Posted by: emptywheel | October 08, 2005 at 22:20
The movie's called Downfall, and it is quite good.
Whether Stevens ever had a reputation of being a decent Republican is almost irrelevant at this point. Every seemingly reasonable one has gone along with at least some measure of Bush-backed insanity. Did anyone read Norm Ornstein's piece during the nuclear option fight, where he talked about how he'd known Pete Domenici from his early days, and how Domenici's stance on the nuclear thing was utterly unreconcilable with anything he'd believed back then? Whether it's the corruption of power itself, or only the extreme stances taken by this administration, something has turned the Republican party into, essentially, a cult, devoted to victory at absolutely any cost.

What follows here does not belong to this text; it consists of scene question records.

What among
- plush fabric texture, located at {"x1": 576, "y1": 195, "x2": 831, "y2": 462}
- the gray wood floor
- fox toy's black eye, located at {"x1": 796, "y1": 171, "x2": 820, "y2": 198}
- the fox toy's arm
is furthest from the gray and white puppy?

Posted by: demtom | October 08, 2005 at 22:38
Interesting that you mention Domenici. I didn't see the Ornstein piece, but Domenici was one of the "old bulls" who I thought might strike against the Nuclear Option out of fealty to the Senate and the powers of the legislative branch. But so many of those Repubs who had been there forever just sold out their branch of government in supporting the N.O. Thank God Warner took such a lead role; it was getting difficult for me to fathom how every single Repub who had been in the Senate for a long time could just march in lockstep with the WH.
It's also interesting to note that the three main leaders of the Repub caucus in the Group of 14 were the three leaders on this amendment. They may not be great, and McCain is very overrated as a maverick anymore, but at least him, Warner and Graham are capable of thought independent of what they're told to think by the WH.
Posted by: DHinMI | October 09, 2005 at 12:00
I read the proposed anti-torture amendment. I would be pleased to see an anti-torture amendment.
But this one is ill drafted garbage. It simply doesn not make sense. I dare anyone to read it and what it incorporates by reference and tell me what it means.
It ought go back to the drafting shop.